Implementation:Ucbepic Docetl Dataset Load
| Knowledge Sources | |
|---|---|
| Domains | Data_Engineering, ETL |
| Last Updated | 2026-02-08 01:40 GMT |
Overview
Concrete tool for loading and parsing datasets provided by the DocETL framework.
Description
The Dataset class in DocETL handles loading data from JSON, CSV, or Parquet files (or in-memory lists/DataFrames) and optionally applying a chain of parsing tools that transform raw content into structured records. It supports both built-in parsers (for PDFs, HTML, etc.) and user-defined custom parsing functions.
Usage
Import and use this class when you need to load raw data into a DocETL pipeline. In YAML pipelines, datasets are declared in the datasets section. In the Python API, Dataset objects are passed to the Pipeline constructor.
Code Reference
Source Location
- Repository: docetl
- File: docetl/dataset.py
- Lines: L81-315
Signature
class Dataset:
def __init__(
self,
runner,
type: str,
path_or_data: str | list[dict],
source: str = "local",
parsing: list[dict[str, str]] = None,
user_defined_parsing_tool_map: dict[str, ParsingTool] = {},
):
"""
Args:
runner: The pipeline runner instance.
type: Dataset type ('file' or 'memory').
path_or_data: File path (str) or inline data (list[dict]).
source: Data source ('local' or 's3').
parsing: List of parsing tool configurations.
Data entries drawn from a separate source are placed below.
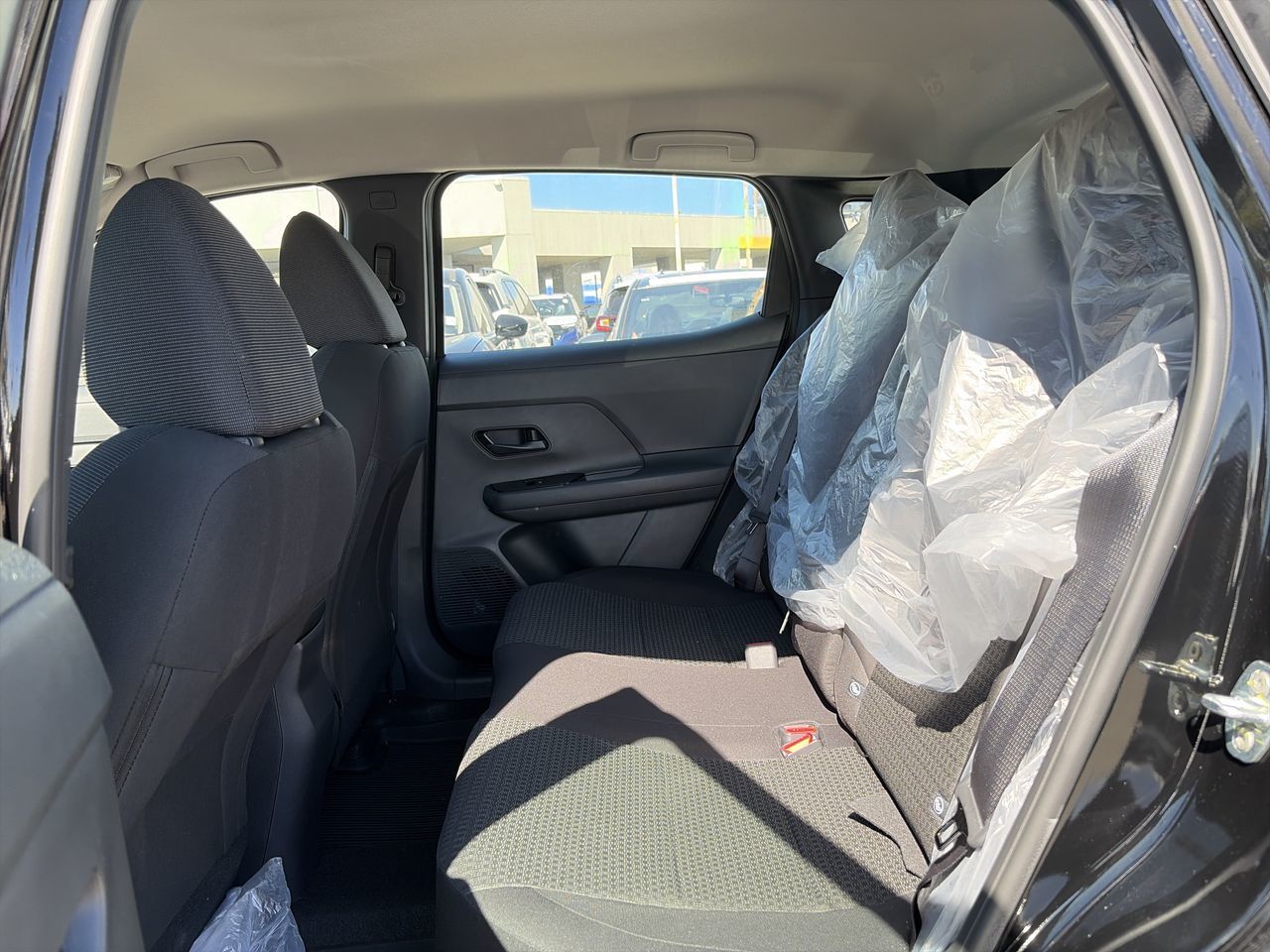 2026 Nissan Kicks in Vancouver, British Columbia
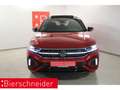 Volkswagen T-Roc 2.0 TSI DSG 4Mo. 2x RLine 17 PANO STAND Rot - thumbnail 3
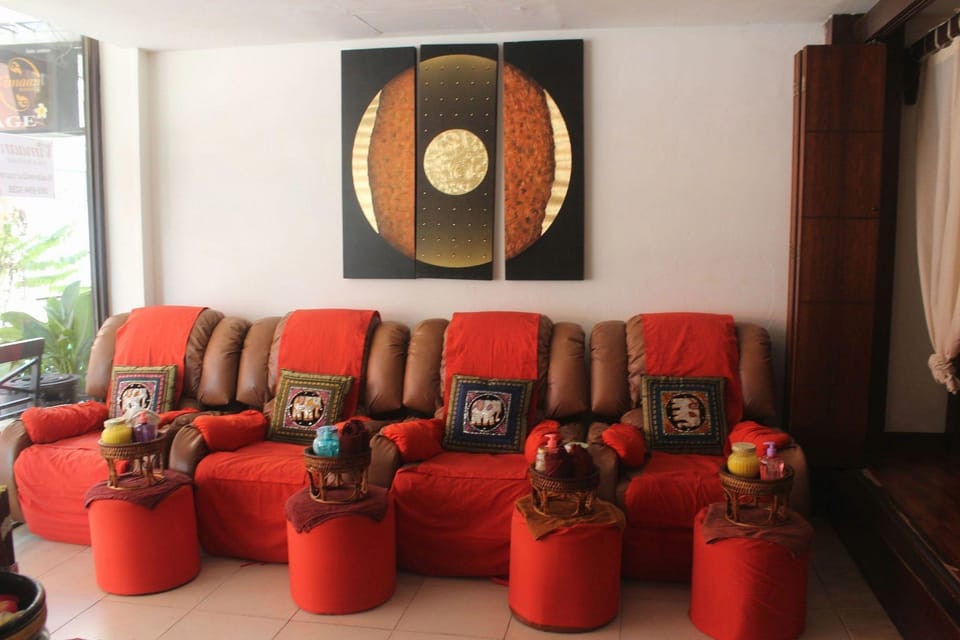Freedom Hotel in Patong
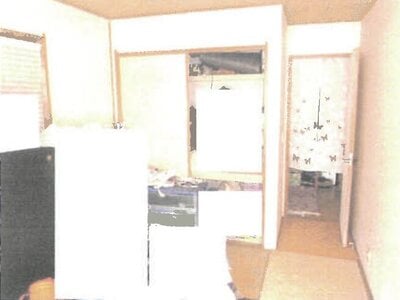千葉県鎌ケ谷市 初富駅8分 戸建て 1,009万円の競売物件情報 #4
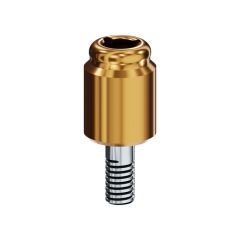 LOCATOR® Abutment-TSV 4.5, 4mm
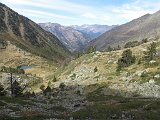 La travessa dels Pirineus per la A.R.P.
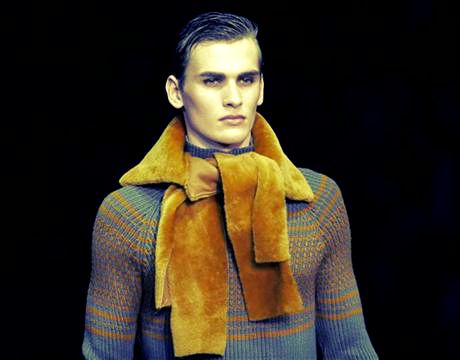 EMPORIOARMANIMENSWEARFASHIONWEEK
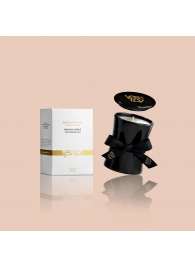 Массажная свеча Titillating Massage Candle - 120 мл. - YESforLOV - купить с доставкой в Евпатории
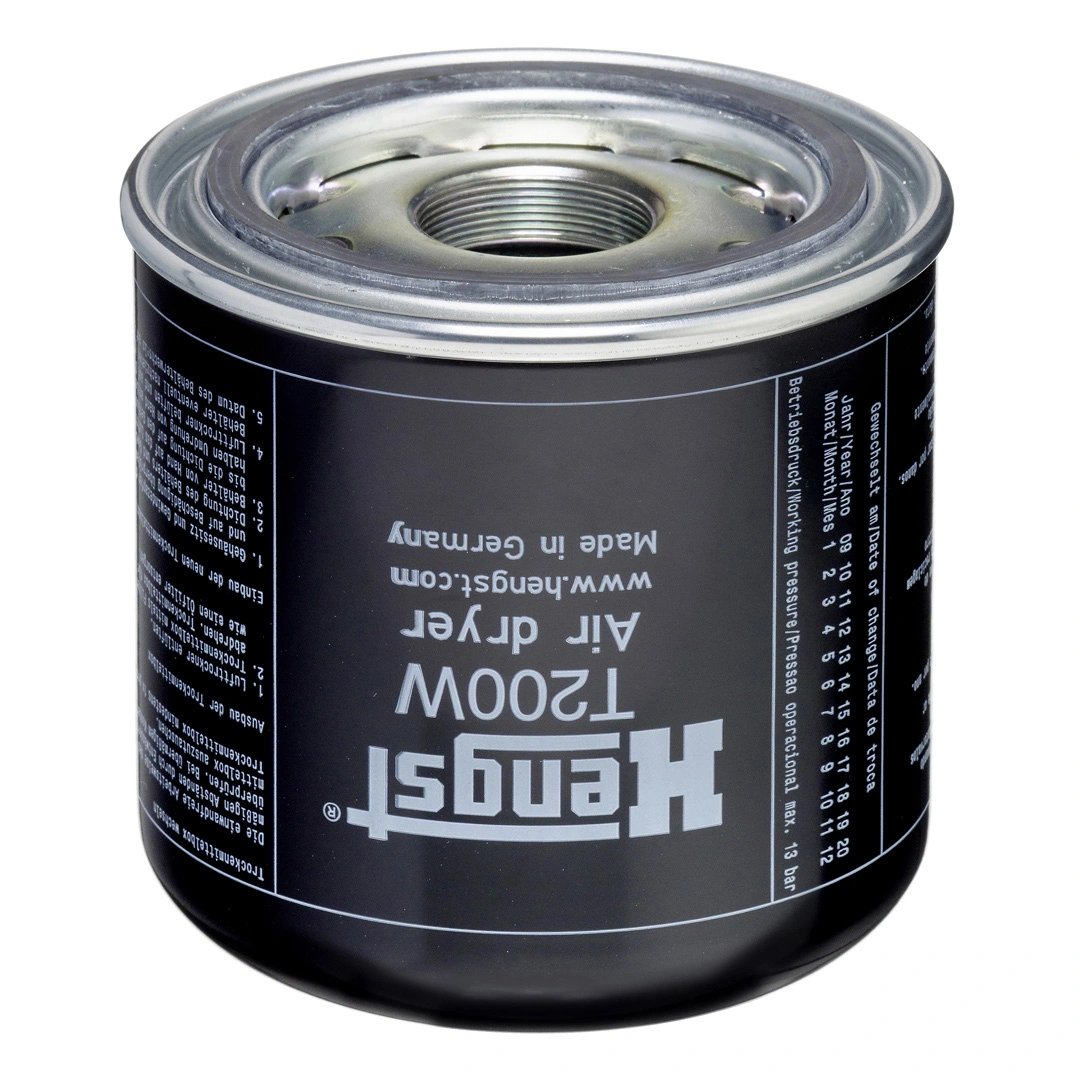 Air Dryer Cartridge, compressed-air system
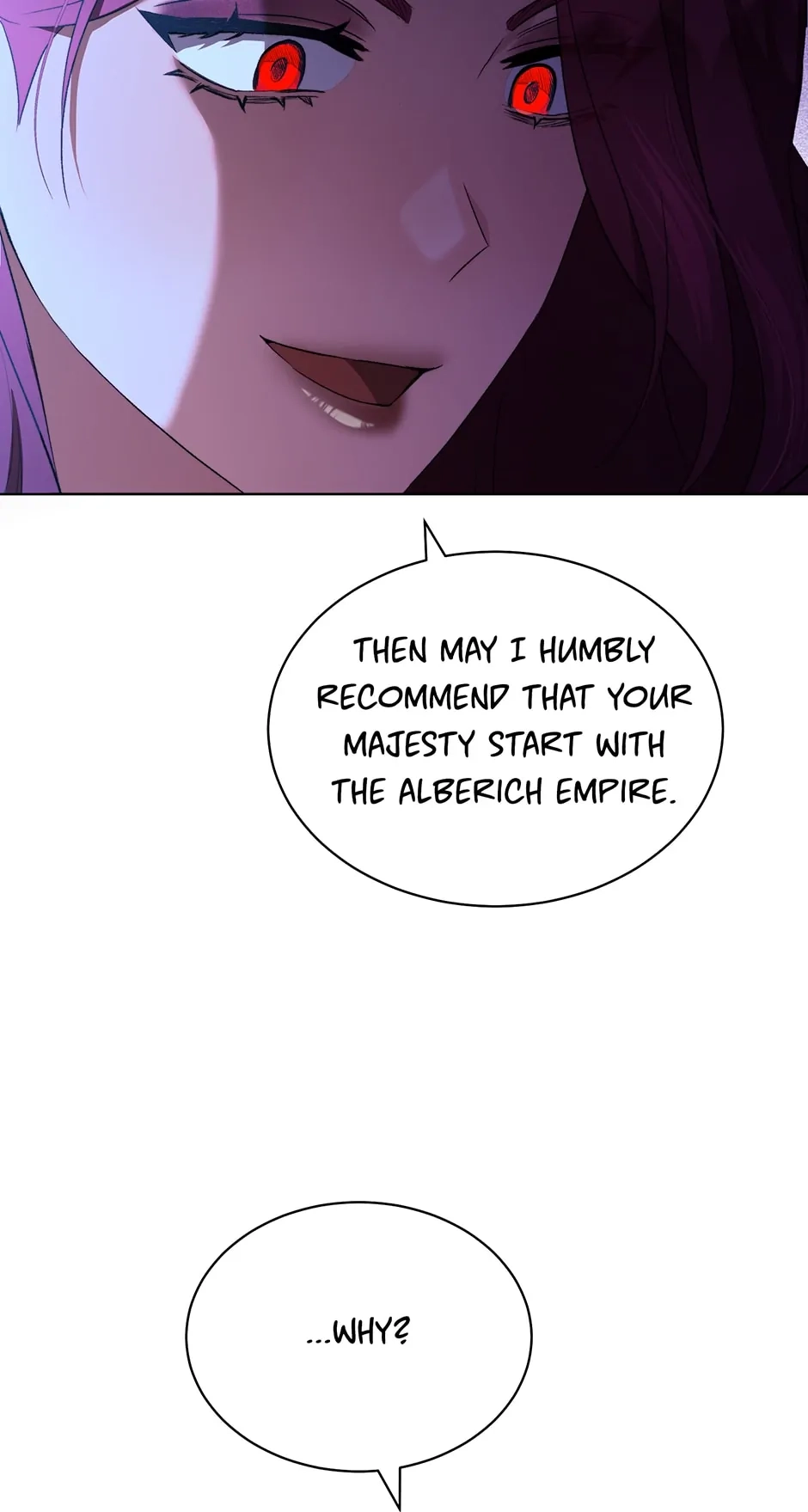 Read How to Satisfy the Devil chapter 36 image 85 on Lezhin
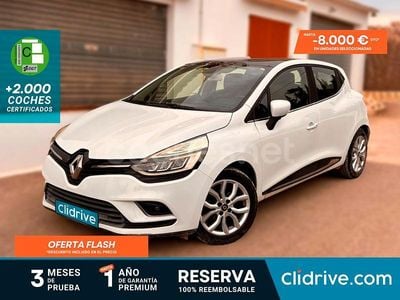 Renault Clio IV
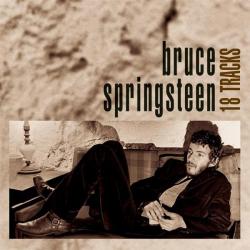 SPRINGSTEEN,BRUCE - 18 TRACKS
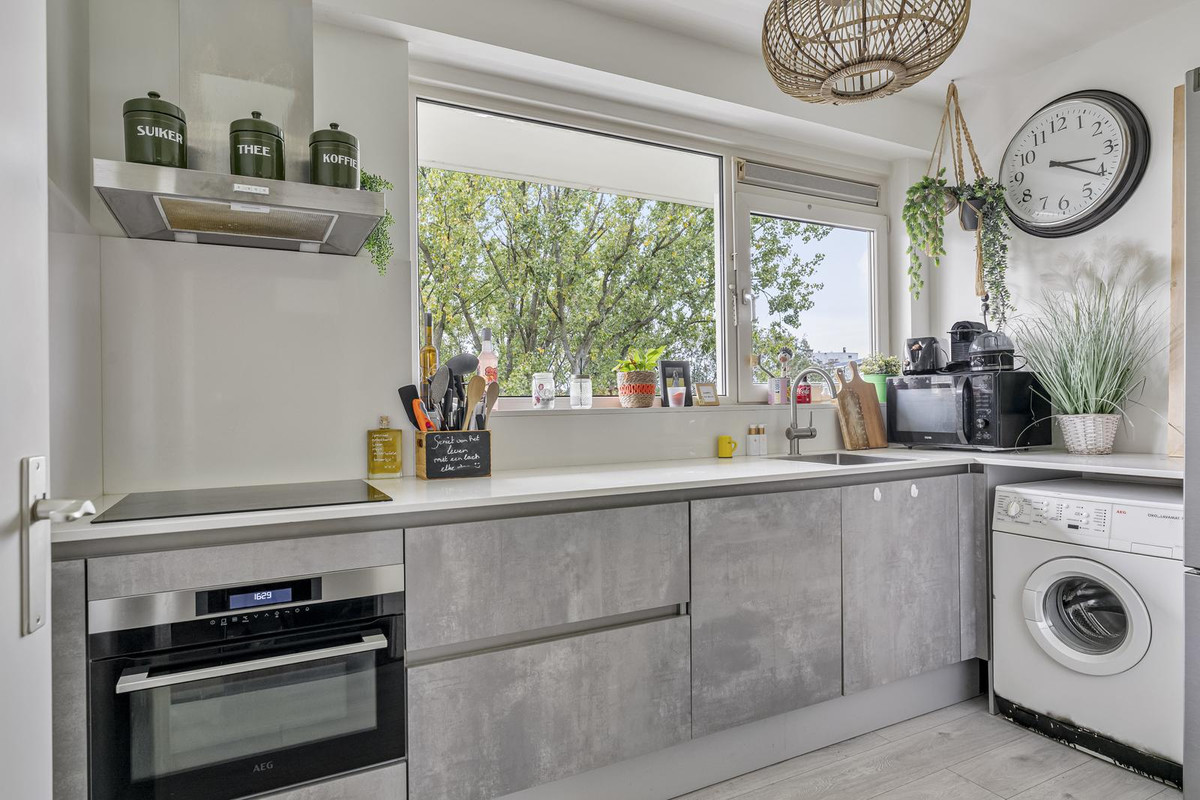 Appartement te koop: Kruiskampsingel 397, 'S-Hertogenbosch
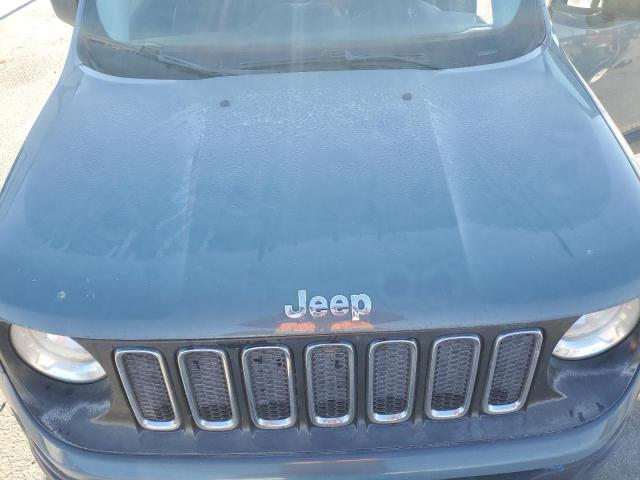 Photo 10 VIN: ZACCJAAH6HPF12808 - JEEP RENEGADE S 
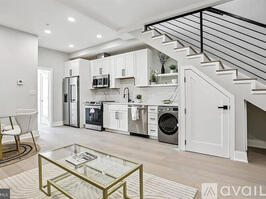 Furnished 3BR Condo, Rooftop Terrace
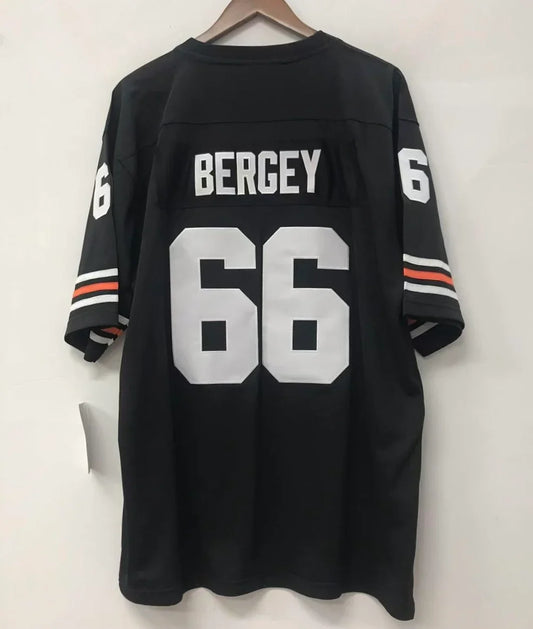 Bill Bergey Cincinnati Bengals NFL Mitchell & Ness Jersey product image 1, provided for visual reference and product detail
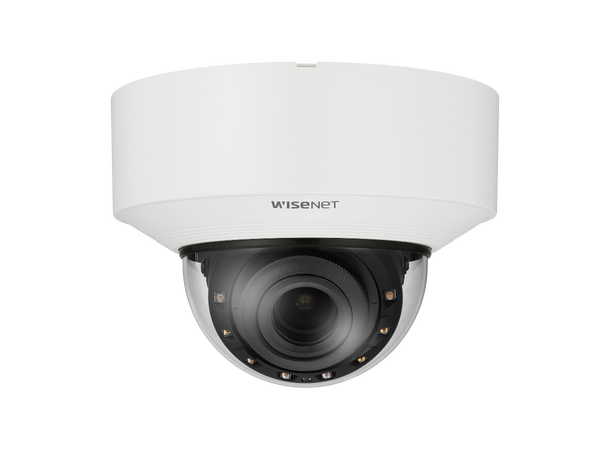 XND-8093RV 6MP AI IR IP52 IK10 10.9~29mm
user_defined_parsing_tool_map: Map of user-defined parsing tools.
"""
def load(self) -> list[dict]:
"""Load dataset from path or return in-memory data."""
Import
from docetl.dataset import Dataset
I/O Contract
Inputs
| Name | Type | Required | Description |
|---|---|---|---|
| type | str | Yes | File format: "json", "csv", or "parquet" (for file type) or "memory" |
| path_or_data | str or list[dict] | Yes | File path string or inline data list |
| source | str | No | Data source location, defaults to "local" |
| parsing | list[dict] | No | Parsing tool chain configurations |
| user_defined_parsing_tool_map | dict | No | Custom parsing tool implementations |
Outputs
| Name | Type | Description |
|---|---|---|
| load() returns | list[dict] | Loaded and parsed dataset records |
Usage Examples
YAML Dataset Declaration
datasets:
input:
type: file
path: data/documents.json
source: local
parsing:
- function: txt_to_string
input_key: file_path
output_key: content
Python API Usage
from docetl.schemas import Dataset
dataset = Dataset(
type="file",
path="data/documents.json",
source="local",
)